PASSAGE SHOWN:
-- Opening Marker --

The Lease Amendments

In August 2003, tenant and Bedford executed a first amended lease agreement, expanding the square footage of the rental premises to 7,717 square feet. Bedford also agreed to provide tenant with additional property improvements. Under the amendment, tenant’s rent increased. The lease termination date of August 31, 2006, remained unaffected by the amendment.

In April 2004, tenant and Bedford executed a second amendment to the lease, increasing the square footage of the premises further, to 10,961 square feet. The second amendment increased the rent to be paid through August 31, 2007. Under the second lease amendment, Bedford expended $98,942 in tenant improvements on behalf of tenant.

Mark Yorita, vice president and regional manager of Bedford, handled all of the negotiations with tenant on the lease and amendments. Bruce Meyer negotiated on behalf of tenant the first and second amendments. Yorita drafted the second lease amendment.

In April 2005, tenant again sought expansion of its leased premises. Yorita, on behalf of Bedford, negotiated and drafted a third amendment to the lease. The third amendment was in the same form as the second amendment. The lease increased the square footage to 14,838 square feet, increased the rent to be paid through August 31, 2008, and provided for additional premises improvements. Bedford spent $140,000 in tenant improvements on tenant’s benefit.

In August 2005, tenant again informed Bedford that it wished to expand its leased space. Yorita told tenant that he would do what he could to accommodate tenant and reminded tenant that the lease as amended extended through August 31, 2008.

In March 2006, in anticipation of landlord purchasing the subject property, landlord’s lender, SunAmerica Life Insurance Company, required tenant and landlord to execute a subordination agreement. Tenant also signed an estoppel certificate. Landlord was not required to sign the estoppel certificate. The estoppel certificate stated that the lease expiration date was August 31, 2008. The subordination agreement did not mention any lease termination date.

Tenant signed and returned the estoppel certificate and subordination agreement to landlord, along with a brief cover letter merely stating the documents had been signed by tenant’s vice-president and regional controller, John Hadley. There was no mention made in the cover letter that tenant had modified the documents in anyway.

In May 2006, Steve Layton, manager and principal of landlord, signed the subordination agreement, assuming that there had been no modifications by tenant to the documents.

-- Closing Marker --

RECORDED DATA:

-- Opening Marker --

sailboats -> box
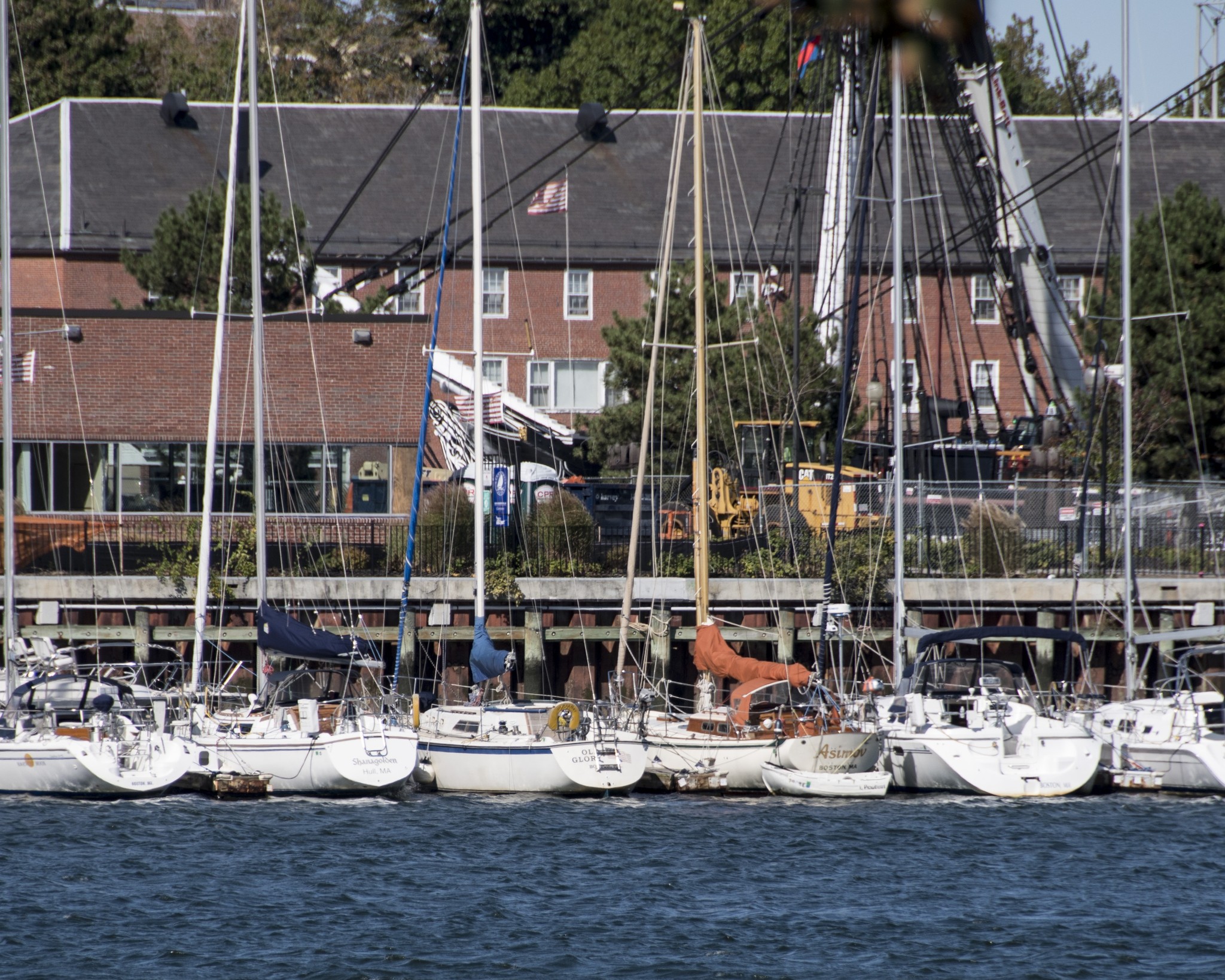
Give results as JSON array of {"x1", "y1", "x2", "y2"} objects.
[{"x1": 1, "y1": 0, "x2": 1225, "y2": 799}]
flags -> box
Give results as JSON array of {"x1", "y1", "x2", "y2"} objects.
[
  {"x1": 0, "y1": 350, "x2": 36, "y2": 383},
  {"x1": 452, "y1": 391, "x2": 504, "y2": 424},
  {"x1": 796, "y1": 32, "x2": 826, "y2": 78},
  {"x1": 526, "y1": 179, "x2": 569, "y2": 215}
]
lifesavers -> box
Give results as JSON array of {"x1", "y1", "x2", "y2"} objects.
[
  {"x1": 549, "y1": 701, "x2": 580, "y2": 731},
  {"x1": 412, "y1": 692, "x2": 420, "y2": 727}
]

-- Closing Marker --

TASK ITEM:
Continue the passage on the lease amendments, starting right after its last sentence.

YOUR RESPONSE:
Landlord later discovered that tenant had changed the lease termination date of August 31, 2006, to August 31, 2008, and inserted into the subordination agreement a statement that the lease terminated on August 31, 2006. These modifications and additions were not readily noticeable because they were typed in without any indication that the original language had been changed.

In May 2006, landlord sent tenant a letter notifying tenant that landlord had become owner and landlord of the subject property. Shortly after receiving the letter, tenant informed landlord that the lease expired on August 31, 2006, as noted in the estoppel certificate. By letter dated June 9, 2006, landlord’s attorney, Larry Zeman, requested tenant to clarify its position and inquired as to whether tenant intended to remain on the premises after August 31, 2006, and pay rent thereafter. Zeman noted that tenant’s obligations under the lease, as amended, continued through August 31, 2008.

Tenant’s attorney, John Davis, responded by letter that the lease term ended on August 31, 2006, and was not changed by any of the lease amendments. Tenant vacated the premises on or before August 31, 2006.

Complaint

In July 2006, landlord filed a complaint against tenant, alleging causes of action for (1) breach of contract, (2) quantum meruit, (3) open book account, (4) declaratory relief seeking rent payments after August 31, 2006, under the second lease amendment, and (5) declaratory relief seeking rent payments after August 31, 2006, under the third lease amendment. Tenant answered the complaint in August 2006.

In April 2007, landlord filed a motion for summary adjudication of the two declaratory relief causes of actions, seeking a declaration that tenant was obligated to pay landlord rent after August 31, 2006, pursuant to the second and third lease amendments. Landlord also requested summary adjudication of tenant’s fourth and seventh affirmative defenses, claiming that the lease was terminated and therefore there was no breach of contract, and tenant did not owe any further rent to landlord after vacating the premises on or before August 31, 2006. Landlord argued that it was undisputed that, under the lease as amended, tenant was required to make rent payments after August 31, 2006, even if tenant no longer occupied the premises.

Tenant argued in its opposition to landlord’s summary adjudication motion that the lease terminated on August 31, 2006, and the lease amendments did not extend the term of the lease.

On July 2, 2007, the trial court heard and denied landlord’s motion for summary adjudication, finding that there were triable issues of material fact as to the termination date of the lease and as to tenant’s affirmative defenses.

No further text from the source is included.